• [Tasks]
**1)** Answer these questions from the GCSL text:
(a) On which three kinds of tasks did GCSL outperform SFT and DPO?
(b) What does SFT collapse graded feedback into?
(c) What effect is GCSL's goal formulation meant to avoid?
**2)** Write the paragraph that follows the last sentence of the GCSL text.

• [Given text]
· · · ·

GCSL treats graded feedback as explicit goals, outperforming DPO without reward models
New arXiv preprint proposes goal-conditioned supervised learning, an offline fine-tuning method that treats feedback as explicit goals, outperforming SFT and DPO on toxicity, code, and recommendation tasks.
Goal-conditioned supervised learning (GCSL) is an offline fine-tuning framework for large language models that treats feedback signals—ratings, scores, or quality grades—as explicit goals and trains models through supervised learning to generate responses that hit those targets. Unlike reinforcement learning approaches that require external reward models and iterative rollouts, GCSL runs entirely offline. Unlike supervised fine-tuning (SFT), which collapses graded feedback into binary accept/reject labels, and direct preference optimization (DPO), which needs paired preference data, GCSL uses raw graded feedback directly. The authors introduce a goal formulation that trains models to produce outputs above a quality threshold rather than imitating a filtered high-quality subset, a design intended to avoid the bounded-learning effect where models plateau at the ceiling of their training data. Natural-language goal representations let the model apply its semantic reasoning to the quality target itself.

· · · ·

• [Provided material]

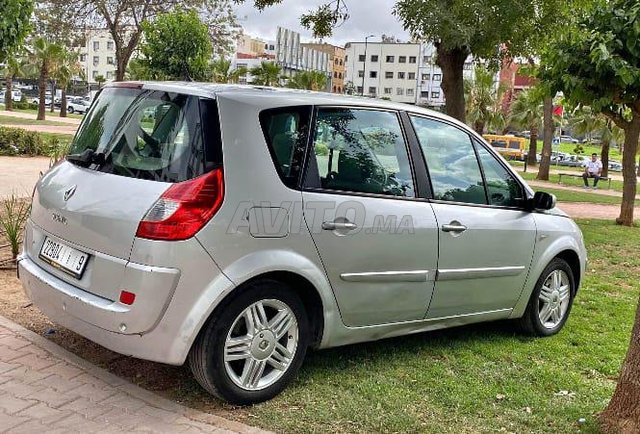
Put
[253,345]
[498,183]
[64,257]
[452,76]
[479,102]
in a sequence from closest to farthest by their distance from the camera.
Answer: [253,345] → [64,257] → [498,183] → [452,76] → [479,102]

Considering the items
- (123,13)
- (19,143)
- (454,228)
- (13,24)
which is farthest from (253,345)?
(123,13)

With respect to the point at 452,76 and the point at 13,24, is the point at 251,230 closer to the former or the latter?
the point at 13,24

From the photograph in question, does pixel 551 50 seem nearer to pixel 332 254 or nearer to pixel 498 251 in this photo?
pixel 498 251

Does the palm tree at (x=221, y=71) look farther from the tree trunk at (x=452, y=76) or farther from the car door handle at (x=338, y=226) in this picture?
the car door handle at (x=338, y=226)

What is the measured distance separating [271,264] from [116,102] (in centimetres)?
143

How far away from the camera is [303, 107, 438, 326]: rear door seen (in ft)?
12.9

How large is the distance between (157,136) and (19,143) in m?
17.0

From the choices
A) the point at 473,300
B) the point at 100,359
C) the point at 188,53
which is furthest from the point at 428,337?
the point at 188,53

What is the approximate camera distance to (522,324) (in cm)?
534

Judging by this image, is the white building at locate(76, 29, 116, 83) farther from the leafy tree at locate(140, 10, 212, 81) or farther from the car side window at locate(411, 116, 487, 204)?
the car side window at locate(411, 116, 487, 204)

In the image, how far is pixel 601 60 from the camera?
397 inches

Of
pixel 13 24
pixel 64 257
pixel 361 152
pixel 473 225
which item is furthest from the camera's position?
pixel 13 24

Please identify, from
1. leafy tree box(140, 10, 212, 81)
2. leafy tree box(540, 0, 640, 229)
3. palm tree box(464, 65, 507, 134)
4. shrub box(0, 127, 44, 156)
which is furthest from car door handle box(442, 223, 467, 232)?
palm tree box(464, 65, 507, 134)

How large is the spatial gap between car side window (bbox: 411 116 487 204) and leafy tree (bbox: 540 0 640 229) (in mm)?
6025
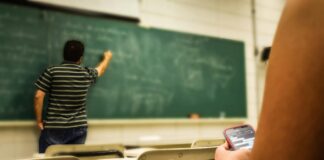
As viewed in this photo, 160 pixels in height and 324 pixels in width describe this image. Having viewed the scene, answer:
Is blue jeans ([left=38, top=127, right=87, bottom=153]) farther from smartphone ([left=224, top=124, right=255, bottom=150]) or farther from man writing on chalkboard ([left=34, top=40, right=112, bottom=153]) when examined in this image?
smartphone ([left=224, top=124, right=255, bottom=150])

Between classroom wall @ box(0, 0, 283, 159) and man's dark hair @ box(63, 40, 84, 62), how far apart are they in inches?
27.7

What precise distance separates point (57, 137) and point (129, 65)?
1148 mm

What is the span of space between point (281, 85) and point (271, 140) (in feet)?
0.33

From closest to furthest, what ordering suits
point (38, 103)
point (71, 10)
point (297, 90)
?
point (297, 90), point (38, 103), point (71, 10)

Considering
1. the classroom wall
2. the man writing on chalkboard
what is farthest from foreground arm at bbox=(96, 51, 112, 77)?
the classroom wall

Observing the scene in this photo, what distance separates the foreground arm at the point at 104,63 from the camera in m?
3.76

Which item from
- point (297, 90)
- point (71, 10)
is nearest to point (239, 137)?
point (297, 90)

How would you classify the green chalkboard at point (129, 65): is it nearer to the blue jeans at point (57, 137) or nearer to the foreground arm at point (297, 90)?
the blue jeans at point (57, 137)

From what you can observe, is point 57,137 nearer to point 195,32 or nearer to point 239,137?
point 195,32

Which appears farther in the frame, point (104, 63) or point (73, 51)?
point (104, 63)

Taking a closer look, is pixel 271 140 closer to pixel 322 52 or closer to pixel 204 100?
pixel 322 52

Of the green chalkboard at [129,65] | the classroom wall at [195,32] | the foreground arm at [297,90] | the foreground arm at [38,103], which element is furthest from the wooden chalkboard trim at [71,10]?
the foreground arm at [297,90]

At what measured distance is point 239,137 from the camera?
1214 millimetres

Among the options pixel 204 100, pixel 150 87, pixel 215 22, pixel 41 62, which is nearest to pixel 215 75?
pixel 204 100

· · · ·

• [Answers for the tasks]
**1)**
(a) Toxicity, code, and recommendation tasks.
(b) Binary accept/reject labels.
(c) The bounded-learning effect, where models plateau at the ceiling of their training data.

**2)**
Evaluated on non-toxic generation, code generation, and LLM-based recommendation, GCSL outperformed standard offline baselines—SFT and DPO—while keeping the data requirements and computational cost of supervised learning. The method does not require a separate reward model, preference annotations, or online sampling. The preprint (arXiv:2605.16345v1) was posted May 19, 2026.